Improvisation takes trust, good communication, creativity – and 15 seconds.
Matthew Lee, Centretown News
Lisgar Collegiate's improv team will compete in the Canadian Improv Games in March.
Lisgar Collegiate’s improv team combined those elements to win the regional tournament of the Canadian Improv Games on Jan. 19.
Lisgar and 31 other teams from schools in the Ottawa area took to the National Arts Centre stage, where they were given a suggestion from the audience and 15 seconds to create a compelling and creative four-minute performance in this high-energy event.
“What other venue lets 40 high school kids a night, actually say and do whatever they want on stage? That type of freedom in front of an audience is extremely rare,” says Al Connors, president and artistic director of the regional and national Canadian Improv Games.
Over the course of four nights, five teams of eight improv players competed in four events in an elimination contest leading to the Jan. 19 final.
Lisgar’s team finished with the highest score, securing its place in the nationals along with Glebe and Canterbury high schools.
Lisgar’s improv team has competed in the nationals almost every year since 2004, but has not won the national title since 2000.
Connors, who has directed the games for 12 years, says a good improv team takes commitment, communication and practice – which he admits is sometimes hard for high school students.
Lisgar’s improv team has no trouble with commitment. During the year, the team members practise three or four times a week.
Team member Lexa Michaelides says the team eats lunch together and makes plans outside of school, such as bowling, as team-bonding activities. This year, the team faced a new challenge – the teacher’s labour dispute – which kept the coach who started the team in 1996, Kathleen Klassen, from extracurricular activities.
“We’re getting by, but it sucks. It’s difficult not having her there,” says Adrian Manicom, another member of Lisgar’s improv team. He says a coach helps when they are stuck on a problem, if they can’t agree on an idea and generally just to guide and teach them.
In the meantime, Eric Stewart, who graduated last year and was part of the improv team when he attended Lisgar, volunteers as a coach. Stewart is a first-year university student though, and not always able to come to practices, so the team also relies on parent volunteers for help.
“It’s tough. We generally need a grounded person who keeps us on track,” says Michaelides, who has stepped up as a team captain. She says team members are all equals, though she has taken on some administrative roles, such as organizing fundraisers and practices.
Connors says that having a coach or some sort of leader outside of the team is important for a strong improv unit.
A coach can “act as an outside eye to help kind of shape the team,” he says, “and remind them about what they are supposed to be doing and to push them to practise, because practicing is not something that is always a fun thing to do.”

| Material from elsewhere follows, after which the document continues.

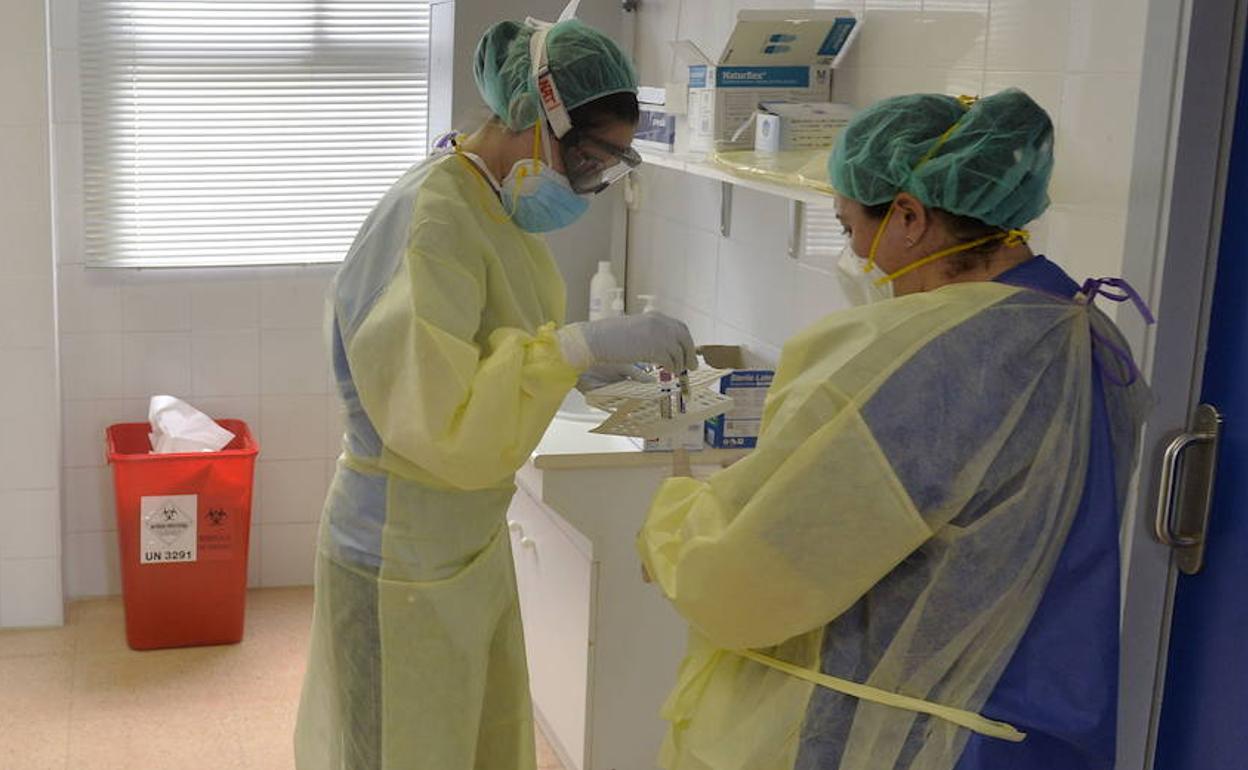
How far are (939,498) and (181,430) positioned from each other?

The labour dispute has not only affected Lisgar’s team; cities such as Sudbury and Kingston, which also have regional competitions, have seen a drop of almost half in school participants, Connors says.

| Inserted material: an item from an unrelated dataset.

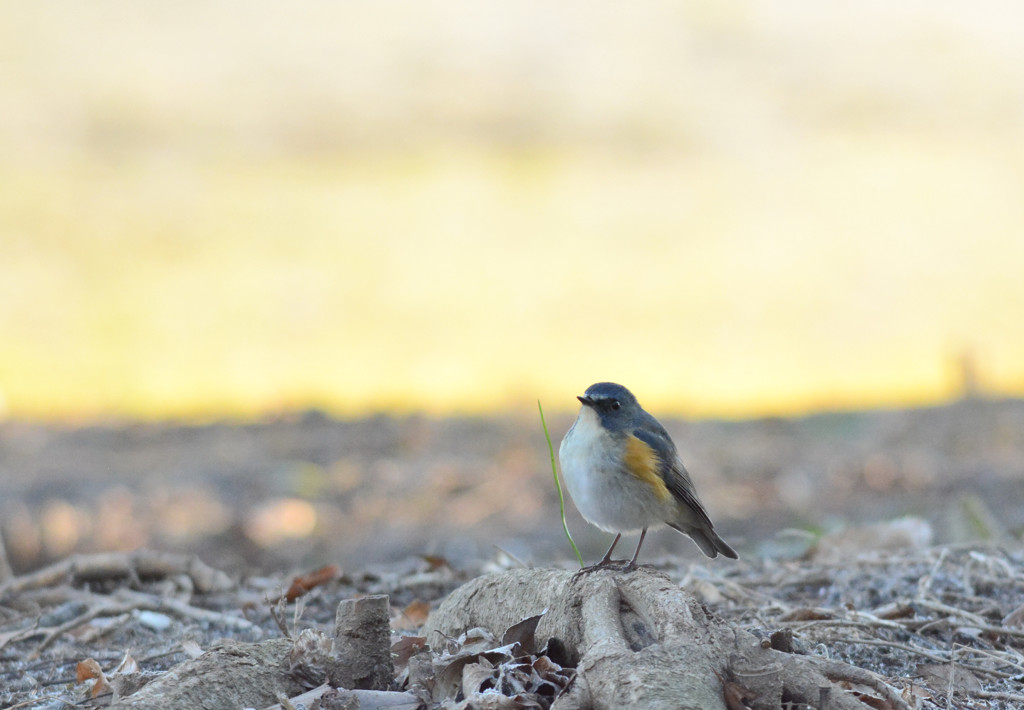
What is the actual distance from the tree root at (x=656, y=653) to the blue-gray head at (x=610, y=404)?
2.39 ft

Ottawa’s regional tournament avoided this by introducing junior teams and allowing schools to enter more than one team.
Connors says games “are more like a sporting event than anything. It’s cheering for teams – we’re the only group, I’m pretty sure, that ever gets noise complaints at the National Arts Centre – it gets loud, it gets sweaty, it’s really high energy.”

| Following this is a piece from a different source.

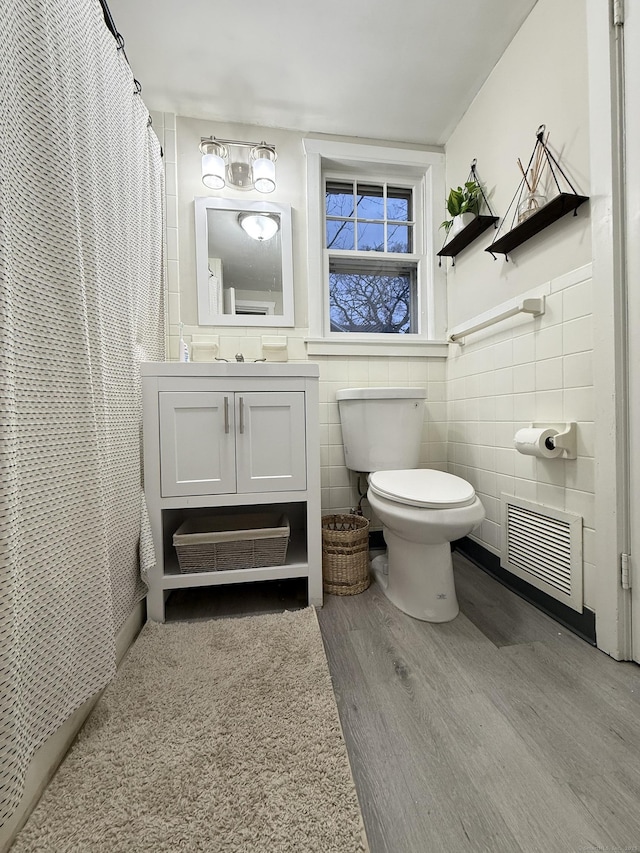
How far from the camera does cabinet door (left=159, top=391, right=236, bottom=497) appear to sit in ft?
4.07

Lisgar improv students say they love the high energy and positive attitude.
Michaelides says the team’s coach would tell them, “It doesn’t matter how you do. Have a great 16 minutes and hopefully you’ll get another 16 minutes.”
The Canadian Improv Games National Festival will take place over the last week of March at the National Arts Centre, with the top five teams competing for the 2013 title on March 30.